• [Problem statement]:
Gather every line in the rows below that contains the word "distance".

• [Data provided]:

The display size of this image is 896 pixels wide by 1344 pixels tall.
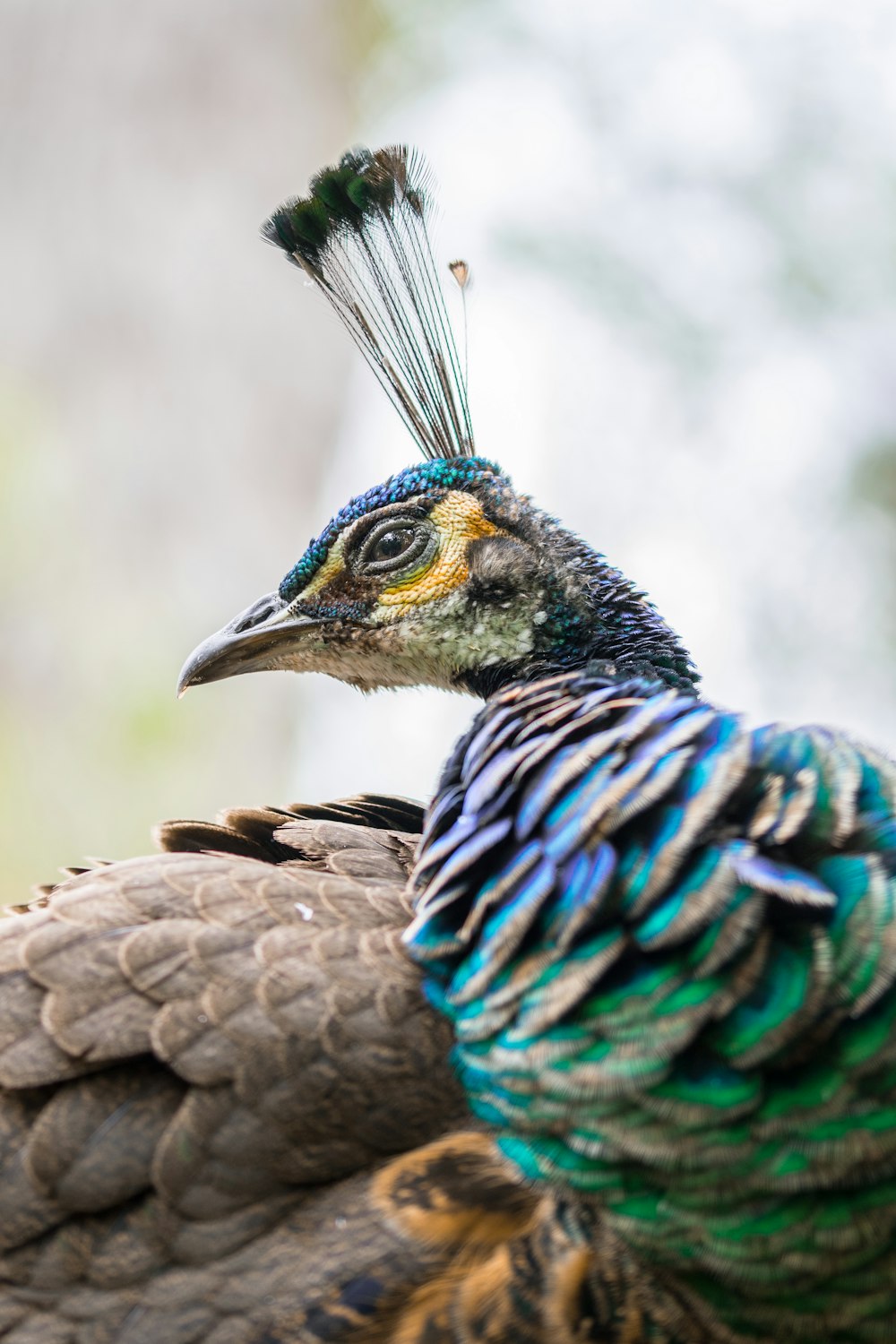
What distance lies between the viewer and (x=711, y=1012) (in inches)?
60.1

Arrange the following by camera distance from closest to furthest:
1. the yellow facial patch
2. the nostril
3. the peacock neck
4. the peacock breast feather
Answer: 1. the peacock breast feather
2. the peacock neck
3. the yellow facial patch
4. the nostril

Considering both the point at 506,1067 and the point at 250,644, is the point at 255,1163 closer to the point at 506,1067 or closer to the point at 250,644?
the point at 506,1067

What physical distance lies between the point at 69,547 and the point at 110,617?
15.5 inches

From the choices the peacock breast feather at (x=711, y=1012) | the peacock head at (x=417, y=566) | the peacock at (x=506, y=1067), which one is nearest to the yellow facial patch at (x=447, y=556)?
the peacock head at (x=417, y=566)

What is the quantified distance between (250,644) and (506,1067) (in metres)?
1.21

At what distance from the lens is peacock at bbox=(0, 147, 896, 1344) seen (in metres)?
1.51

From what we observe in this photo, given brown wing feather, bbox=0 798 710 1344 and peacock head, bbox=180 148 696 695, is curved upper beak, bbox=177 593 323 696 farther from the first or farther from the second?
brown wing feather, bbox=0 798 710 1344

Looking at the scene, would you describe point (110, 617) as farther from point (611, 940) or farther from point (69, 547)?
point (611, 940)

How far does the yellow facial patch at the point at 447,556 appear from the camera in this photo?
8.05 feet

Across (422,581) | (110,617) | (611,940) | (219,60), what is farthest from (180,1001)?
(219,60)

• [Completed task]:
What distance lies between the viewer and (x=711, y=1012) (in inches)?
Arrange the following by camera distance from closest to furthest:
What physical distance lies between the point at 69,547 and the point at 110,617?
What is the quantified distance between (250,644) and (506,1067) (in metres)?
At what distance from the lens is peacock at bbox=(0, 147, 896, 1344) seen (in metres)?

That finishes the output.